Task objective – Make an exact copy of the records that follow, with each picture omitted.

Stored data entries –
__________________________________________________

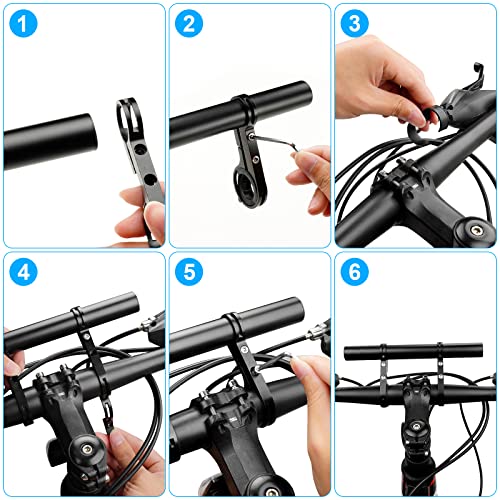 1
2
3
4
5
6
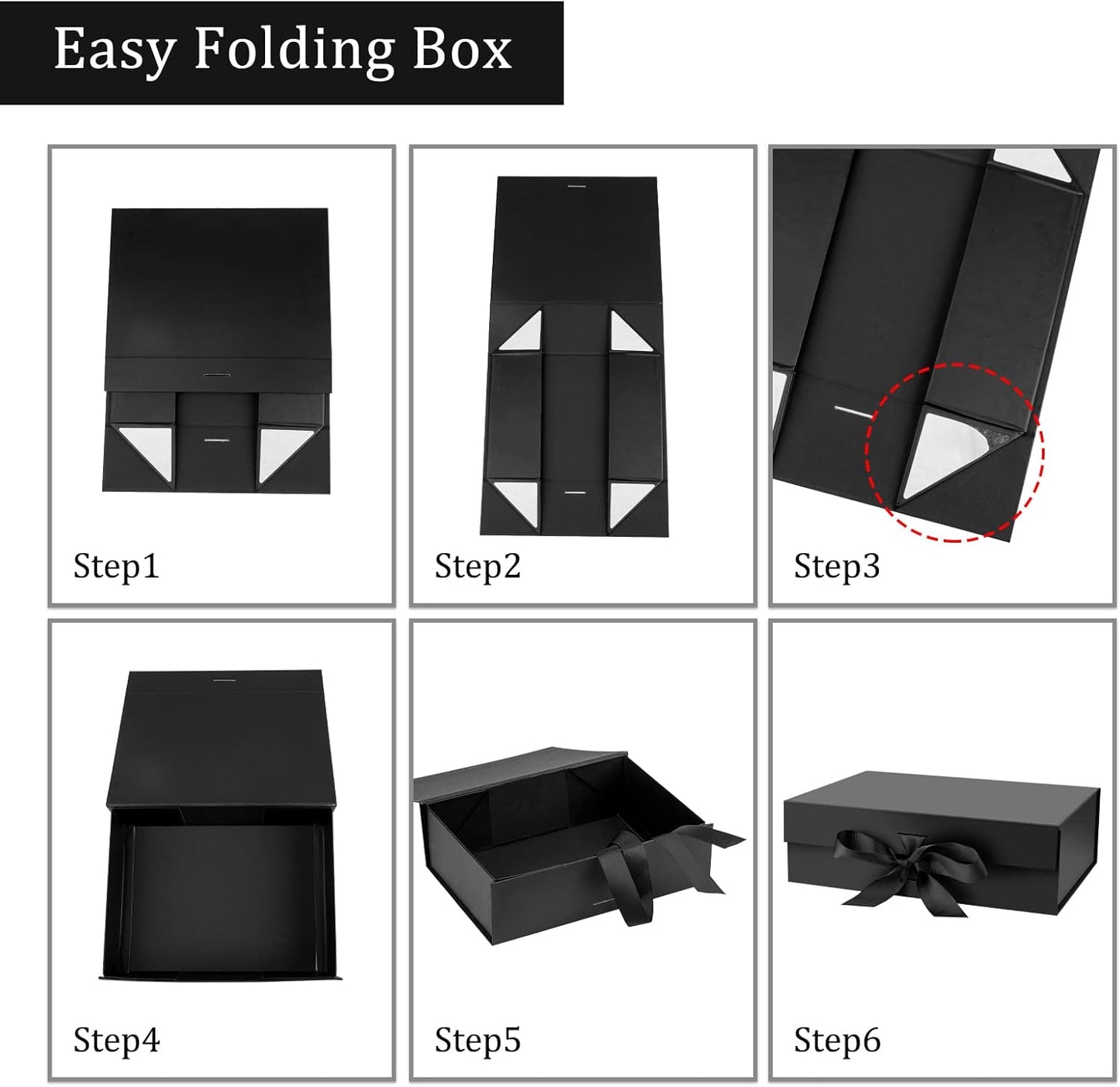 Easy Folding Box

Step1

Step2

Step3

Step4

Step5

Step6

__________________________________________________

Response area –
 1
2
3
4
5
6
 Easy Folding Box

Step1

Step2

Step3

Step4

Step5

Step6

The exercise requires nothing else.